It was not without some irony, therefore, that my sister and I viewed the colossal disarray in which he’d left his own affairs. And as for his relationship with the truth…well, let’s just say it was rockier than we’d been led to believe.

Of course, we should have been prepared for this: there are few people who get excited at the prospect of their inevitable demise, and we’d been blindsided once by the bizarre structure our maternal grandmother had left in place. But this was our dad: the sensible parent—the one who didn’t drink. If he had put a bit of a gloss on some…shall we say…interesting life choices, well, hell—we were a family of storytellers and ad people, for crying out loud! We spun for a living.

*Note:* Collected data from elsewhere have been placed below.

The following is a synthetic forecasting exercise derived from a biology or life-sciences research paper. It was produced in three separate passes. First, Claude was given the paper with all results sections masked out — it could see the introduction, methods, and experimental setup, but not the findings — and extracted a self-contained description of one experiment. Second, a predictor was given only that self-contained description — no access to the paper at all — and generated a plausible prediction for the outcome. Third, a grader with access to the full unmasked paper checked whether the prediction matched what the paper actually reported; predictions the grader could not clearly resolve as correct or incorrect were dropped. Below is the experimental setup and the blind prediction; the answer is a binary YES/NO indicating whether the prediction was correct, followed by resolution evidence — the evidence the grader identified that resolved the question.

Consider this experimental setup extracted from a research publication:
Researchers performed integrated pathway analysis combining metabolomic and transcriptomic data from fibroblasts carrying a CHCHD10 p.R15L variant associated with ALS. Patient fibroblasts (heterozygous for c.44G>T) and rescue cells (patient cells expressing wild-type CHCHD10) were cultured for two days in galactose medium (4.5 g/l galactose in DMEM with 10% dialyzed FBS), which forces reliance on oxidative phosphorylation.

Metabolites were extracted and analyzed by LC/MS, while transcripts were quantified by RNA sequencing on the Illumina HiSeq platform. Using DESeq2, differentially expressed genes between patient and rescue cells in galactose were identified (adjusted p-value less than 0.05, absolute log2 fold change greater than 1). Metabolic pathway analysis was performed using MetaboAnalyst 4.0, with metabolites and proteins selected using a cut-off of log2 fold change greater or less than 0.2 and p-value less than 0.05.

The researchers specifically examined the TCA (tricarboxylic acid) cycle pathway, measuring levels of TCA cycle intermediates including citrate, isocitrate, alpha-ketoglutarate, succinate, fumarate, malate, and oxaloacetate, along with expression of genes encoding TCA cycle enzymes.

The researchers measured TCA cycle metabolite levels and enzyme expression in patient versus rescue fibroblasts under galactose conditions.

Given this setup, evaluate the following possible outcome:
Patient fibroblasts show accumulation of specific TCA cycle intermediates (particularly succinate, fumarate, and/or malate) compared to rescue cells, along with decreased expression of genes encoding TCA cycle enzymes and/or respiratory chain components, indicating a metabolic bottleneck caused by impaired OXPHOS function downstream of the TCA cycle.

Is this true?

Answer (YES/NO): NO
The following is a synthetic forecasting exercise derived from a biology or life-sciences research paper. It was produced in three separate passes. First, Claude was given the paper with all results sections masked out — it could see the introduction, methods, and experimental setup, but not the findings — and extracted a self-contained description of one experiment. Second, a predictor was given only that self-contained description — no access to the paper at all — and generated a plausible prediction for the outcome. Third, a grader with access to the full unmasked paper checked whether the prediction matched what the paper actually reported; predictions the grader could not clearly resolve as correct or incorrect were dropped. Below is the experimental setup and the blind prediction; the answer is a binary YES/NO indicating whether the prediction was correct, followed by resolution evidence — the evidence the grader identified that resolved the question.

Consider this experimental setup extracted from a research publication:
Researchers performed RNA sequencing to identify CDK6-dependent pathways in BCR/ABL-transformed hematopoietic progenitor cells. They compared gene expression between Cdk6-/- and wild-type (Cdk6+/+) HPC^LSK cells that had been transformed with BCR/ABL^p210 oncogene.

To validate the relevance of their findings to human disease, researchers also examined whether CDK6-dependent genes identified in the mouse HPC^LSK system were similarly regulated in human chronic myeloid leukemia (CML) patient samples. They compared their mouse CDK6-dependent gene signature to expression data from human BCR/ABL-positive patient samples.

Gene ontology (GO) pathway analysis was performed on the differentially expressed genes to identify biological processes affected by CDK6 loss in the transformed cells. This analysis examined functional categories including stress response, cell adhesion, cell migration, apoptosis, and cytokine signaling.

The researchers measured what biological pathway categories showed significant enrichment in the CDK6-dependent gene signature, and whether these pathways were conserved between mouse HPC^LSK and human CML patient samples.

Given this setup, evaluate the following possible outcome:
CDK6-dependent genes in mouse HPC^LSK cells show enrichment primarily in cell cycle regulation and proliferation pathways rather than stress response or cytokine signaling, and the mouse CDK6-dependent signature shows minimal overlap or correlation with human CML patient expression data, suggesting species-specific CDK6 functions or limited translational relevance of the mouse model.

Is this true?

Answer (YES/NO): NO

When there is a dispute about shekels left behind, the warring parties always declaim, “It’s not about the money.” But of course it is: the money is what’s there representing the promises made (and broken). And since money means different things to different people, bequests represent love, security, freedom, fear and probably a host of other things. As with fetishes, there’s one for everything you can name, and entire online communities for many things you can’t.

For me, the difference between the airtight provisions that had supposedly been made and the jerry-rigged structure my sister and I ultimately discovered was devastating. Yes, because of the money—we’re talking a lot of money, here—but also because of the years and years of haranguing about our supposedly subpar handling of our lives. My sister and I chose some pretty non-traditional paths, and while we weren’t what I’d call irresponsible, we also were not living the suburban-American dream, socking away millions from our jobs at Shearson Lehman.

Dad was the responsible one. The one who supported his aging parents for the last 20 or so years of their lives while never, ever rubbing his father’s pride in it. The one who paid for our mother’s funeral, even though they had openly despised one another for most of their lives. The one who always always always asked if we needed money, and, though we always replied in the negative, quite often sent some anyway. The one who told us we’d be taken care of, and the precise sum that translated into, despite our protests that the whole discussion was silly and morbid.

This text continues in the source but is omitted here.